Vitorino Rodrigues, com sua Fada
Madrinha em rosa bombom, já se afirma por confrontar talento com mergulho nas
novas empreitadas e olhares de releitura da cena dramática. Consegue empatia
imediata com a plateia infantil, sem perder o foco nos pais dos infantes que
também ingressam no jogo licenciado da dramaturgia que o ator também assina.
(Laura e Vitorino, Cinderela e Fada Madrinha/fotos: A.S.S)
Desliza na cena com alegria e felicidade que harmonizam,
no enredo, uma figura de indispensável passagem. Uma fada de asa quebrada já
repercute um discurso da diferença e da aceitação da novidade, quer seja das
falhas trágicas das personagens, ou de imbuir dramaturgia de tradição em linguagem
contemporânea e de identidade com o street dance, traduzida ao contexto de
afirmação cultural e ato cênico. Defende e define leitura para novo degustar. Acerta
bem.
(Michael Douglas e Laura, Príncipe e Cinderela/fotos: A.S.S)
Michael Douglas encarna o belo
Príncipe com dedicação fluente, também divide exercício de ator para a
personagem do Gorro, o amigo imaginário da Cinderela. Preenche a cena com o
alegre do circo, da pantomima e do humor silencioso que ganha a plateia, de
surpresa. Converter-se em móveis utilitários da casa, como cabide, banco, define
um riso brincalhão das sketches na confirmação da fantasia brincada. Declara
amor ao teatro e se garante.
(Laura e Michael Douglas, Borralheira e Gorro/fotos: A.S.S)
Ainda compuseram a apresentação, de
“Boa Noite Cinderela”, Gabriel Silva, Lyvia Thaynara, Naldo Lazzar e Potrávio
Júnior. Compõem o conjunto que restringe, ao ato poético infanto juvenil, força
de atração e comunicação ativa com a plateia interativa e interessada em
intervir no destino da gata borralheira.
Os Figurinos de Aureni Oliveira,
da Figurino e Fantasia, significam a obra pensada e praticam o colorido e
emblemático do universo infantil das fábulas e contos populares universalizados.
Conta história apropriada na dramaturgia defendida. A Luz, de Tiago Borges,
também repõe força de ampliar a fantasia e o lúdico que “Boa Noite Cinderela”

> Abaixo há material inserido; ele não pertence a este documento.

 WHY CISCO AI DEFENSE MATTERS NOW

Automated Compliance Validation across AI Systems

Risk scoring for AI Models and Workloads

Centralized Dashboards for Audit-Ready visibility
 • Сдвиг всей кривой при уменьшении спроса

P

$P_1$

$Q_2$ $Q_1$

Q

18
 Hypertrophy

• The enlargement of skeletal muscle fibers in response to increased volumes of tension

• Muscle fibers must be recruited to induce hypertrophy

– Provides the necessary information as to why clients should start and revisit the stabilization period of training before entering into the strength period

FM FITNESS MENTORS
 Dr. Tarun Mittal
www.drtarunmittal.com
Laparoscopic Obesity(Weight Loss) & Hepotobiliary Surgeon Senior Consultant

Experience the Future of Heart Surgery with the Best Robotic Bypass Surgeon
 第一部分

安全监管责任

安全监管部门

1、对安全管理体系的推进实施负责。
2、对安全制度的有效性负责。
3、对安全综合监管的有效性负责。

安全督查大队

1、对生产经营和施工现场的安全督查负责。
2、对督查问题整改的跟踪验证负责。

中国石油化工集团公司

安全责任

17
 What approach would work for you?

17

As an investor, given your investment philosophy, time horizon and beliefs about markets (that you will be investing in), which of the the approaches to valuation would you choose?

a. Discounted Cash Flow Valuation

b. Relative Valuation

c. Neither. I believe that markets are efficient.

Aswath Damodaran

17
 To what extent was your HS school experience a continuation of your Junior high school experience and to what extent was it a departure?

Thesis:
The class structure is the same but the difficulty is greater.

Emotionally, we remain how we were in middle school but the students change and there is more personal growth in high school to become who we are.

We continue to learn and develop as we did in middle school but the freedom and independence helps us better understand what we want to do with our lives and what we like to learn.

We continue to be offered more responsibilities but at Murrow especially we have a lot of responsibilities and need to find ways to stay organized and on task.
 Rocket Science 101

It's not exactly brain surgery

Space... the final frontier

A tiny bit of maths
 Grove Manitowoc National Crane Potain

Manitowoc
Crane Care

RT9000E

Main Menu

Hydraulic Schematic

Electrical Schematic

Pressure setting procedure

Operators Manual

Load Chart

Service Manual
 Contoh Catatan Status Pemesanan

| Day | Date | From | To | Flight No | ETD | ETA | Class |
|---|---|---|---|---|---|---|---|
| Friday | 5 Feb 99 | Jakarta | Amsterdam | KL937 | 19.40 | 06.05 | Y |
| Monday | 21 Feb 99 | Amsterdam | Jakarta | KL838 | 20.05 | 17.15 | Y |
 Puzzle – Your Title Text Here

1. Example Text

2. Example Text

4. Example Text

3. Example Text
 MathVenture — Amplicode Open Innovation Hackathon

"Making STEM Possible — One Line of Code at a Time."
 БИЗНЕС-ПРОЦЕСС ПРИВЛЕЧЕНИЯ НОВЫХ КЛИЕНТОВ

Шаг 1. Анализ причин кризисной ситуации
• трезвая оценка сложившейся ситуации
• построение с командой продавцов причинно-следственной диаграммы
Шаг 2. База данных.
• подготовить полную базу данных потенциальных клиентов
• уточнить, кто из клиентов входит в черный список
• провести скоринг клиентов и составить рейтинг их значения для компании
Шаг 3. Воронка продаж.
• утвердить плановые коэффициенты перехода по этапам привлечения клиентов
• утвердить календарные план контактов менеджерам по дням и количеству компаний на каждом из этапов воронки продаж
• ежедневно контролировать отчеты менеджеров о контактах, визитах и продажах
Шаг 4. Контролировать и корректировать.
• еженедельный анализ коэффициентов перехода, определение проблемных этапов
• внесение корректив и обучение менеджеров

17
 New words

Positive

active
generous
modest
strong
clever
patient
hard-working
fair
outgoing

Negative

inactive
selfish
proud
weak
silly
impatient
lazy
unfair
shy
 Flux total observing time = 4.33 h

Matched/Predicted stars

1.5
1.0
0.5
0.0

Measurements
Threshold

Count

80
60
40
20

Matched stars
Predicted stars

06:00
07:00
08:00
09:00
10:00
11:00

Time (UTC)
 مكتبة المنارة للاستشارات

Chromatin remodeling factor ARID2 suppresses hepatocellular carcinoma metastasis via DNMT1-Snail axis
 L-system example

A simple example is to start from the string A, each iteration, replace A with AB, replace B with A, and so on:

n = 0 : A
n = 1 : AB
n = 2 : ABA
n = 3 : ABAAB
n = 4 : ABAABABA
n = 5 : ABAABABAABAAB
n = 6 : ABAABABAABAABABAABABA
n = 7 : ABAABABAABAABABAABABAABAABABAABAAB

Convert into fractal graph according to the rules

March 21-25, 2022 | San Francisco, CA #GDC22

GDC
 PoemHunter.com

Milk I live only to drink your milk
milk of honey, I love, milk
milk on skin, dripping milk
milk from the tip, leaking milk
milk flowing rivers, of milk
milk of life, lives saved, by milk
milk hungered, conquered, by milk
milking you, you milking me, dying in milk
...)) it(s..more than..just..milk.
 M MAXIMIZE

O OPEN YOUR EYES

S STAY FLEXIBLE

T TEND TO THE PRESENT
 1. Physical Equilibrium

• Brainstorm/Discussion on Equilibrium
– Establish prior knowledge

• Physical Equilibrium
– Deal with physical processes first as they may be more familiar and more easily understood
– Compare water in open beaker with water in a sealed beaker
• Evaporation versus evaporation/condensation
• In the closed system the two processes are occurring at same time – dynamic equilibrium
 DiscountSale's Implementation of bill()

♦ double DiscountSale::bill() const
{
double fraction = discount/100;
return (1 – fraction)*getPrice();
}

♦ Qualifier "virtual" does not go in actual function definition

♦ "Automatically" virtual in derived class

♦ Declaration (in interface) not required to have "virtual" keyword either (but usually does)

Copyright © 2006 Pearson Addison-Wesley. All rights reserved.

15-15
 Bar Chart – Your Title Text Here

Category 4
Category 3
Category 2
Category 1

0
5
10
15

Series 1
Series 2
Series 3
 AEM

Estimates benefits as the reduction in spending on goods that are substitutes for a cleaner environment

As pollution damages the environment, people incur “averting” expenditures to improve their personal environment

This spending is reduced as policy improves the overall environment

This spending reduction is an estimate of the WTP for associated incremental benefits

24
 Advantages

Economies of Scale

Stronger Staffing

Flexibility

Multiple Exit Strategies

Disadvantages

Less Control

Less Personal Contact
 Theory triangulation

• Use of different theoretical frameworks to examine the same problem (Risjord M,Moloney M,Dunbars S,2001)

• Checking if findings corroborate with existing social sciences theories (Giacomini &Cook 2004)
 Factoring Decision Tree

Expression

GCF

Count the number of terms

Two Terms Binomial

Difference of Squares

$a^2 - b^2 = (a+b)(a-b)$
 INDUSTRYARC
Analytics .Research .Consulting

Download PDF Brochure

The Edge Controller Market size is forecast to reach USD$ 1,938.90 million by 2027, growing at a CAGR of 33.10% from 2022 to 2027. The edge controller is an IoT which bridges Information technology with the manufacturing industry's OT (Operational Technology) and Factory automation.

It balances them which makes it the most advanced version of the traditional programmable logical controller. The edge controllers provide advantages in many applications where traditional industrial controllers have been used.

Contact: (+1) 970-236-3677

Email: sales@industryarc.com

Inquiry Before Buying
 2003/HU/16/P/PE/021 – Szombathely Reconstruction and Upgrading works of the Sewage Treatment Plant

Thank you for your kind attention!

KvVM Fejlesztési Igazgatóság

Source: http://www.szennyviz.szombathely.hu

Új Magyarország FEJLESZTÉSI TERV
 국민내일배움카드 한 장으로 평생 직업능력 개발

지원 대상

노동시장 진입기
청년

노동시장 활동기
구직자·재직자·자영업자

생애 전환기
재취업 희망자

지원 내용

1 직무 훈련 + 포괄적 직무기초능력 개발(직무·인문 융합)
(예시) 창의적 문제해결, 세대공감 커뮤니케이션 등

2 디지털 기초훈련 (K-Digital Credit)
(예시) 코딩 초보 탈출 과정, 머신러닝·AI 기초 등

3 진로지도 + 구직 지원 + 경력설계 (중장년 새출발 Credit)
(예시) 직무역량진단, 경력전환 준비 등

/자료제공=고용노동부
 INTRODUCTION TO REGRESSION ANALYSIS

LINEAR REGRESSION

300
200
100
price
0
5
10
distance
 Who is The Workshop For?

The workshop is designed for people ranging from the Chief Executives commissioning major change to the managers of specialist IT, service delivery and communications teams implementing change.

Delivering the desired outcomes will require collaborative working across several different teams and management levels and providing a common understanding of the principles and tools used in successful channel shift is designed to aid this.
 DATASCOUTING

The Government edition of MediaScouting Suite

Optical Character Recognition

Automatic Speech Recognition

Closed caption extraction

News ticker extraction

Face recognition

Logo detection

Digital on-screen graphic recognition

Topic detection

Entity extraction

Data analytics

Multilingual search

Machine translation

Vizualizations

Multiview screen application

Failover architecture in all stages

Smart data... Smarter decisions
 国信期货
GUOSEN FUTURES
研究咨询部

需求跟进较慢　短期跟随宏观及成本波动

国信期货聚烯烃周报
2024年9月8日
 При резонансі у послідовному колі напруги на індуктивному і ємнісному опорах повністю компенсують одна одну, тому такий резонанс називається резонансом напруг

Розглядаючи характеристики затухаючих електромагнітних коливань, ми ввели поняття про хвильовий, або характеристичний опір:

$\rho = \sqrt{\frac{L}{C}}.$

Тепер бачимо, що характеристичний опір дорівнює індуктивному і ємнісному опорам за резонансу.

integra na cena investida.
Márcio Gelipe, ainda acumula a
assinatura das coreografias empregadas no drama. Há um calor diferencial quando
a borralheira se transmuta à dançarina de street. O coletivo também embeleza a
fábula relida, ao demonstrar um “coletive street” na finalização do enredo.
Todo o corpo dança prazer em corpus frenético e ritimado. Quebra a tradição ao
dançar em gala tradicional de vestimenta, enquanto a coreografia se espelha
pela liberdade da dança de rua. Contagia.
(Elenco de Boa Noite Cinderela/fotos: A.S.S)
“Boa Noite Cinderela”, texto e
desenho de dramaturgia encenada, de Vitorino Rodrigues, encontra resposta
positiva na A.S.S de Dança e Teatro e registra repertório teatral para assomar
na cena local. Concorre para formação e reforço do público infanto juvenil, com
experimentada ousadia.
Afinar o coletivo planejado dará o toque de Midas que o teatro exige, mas já tem as mãos do mito reverenciado.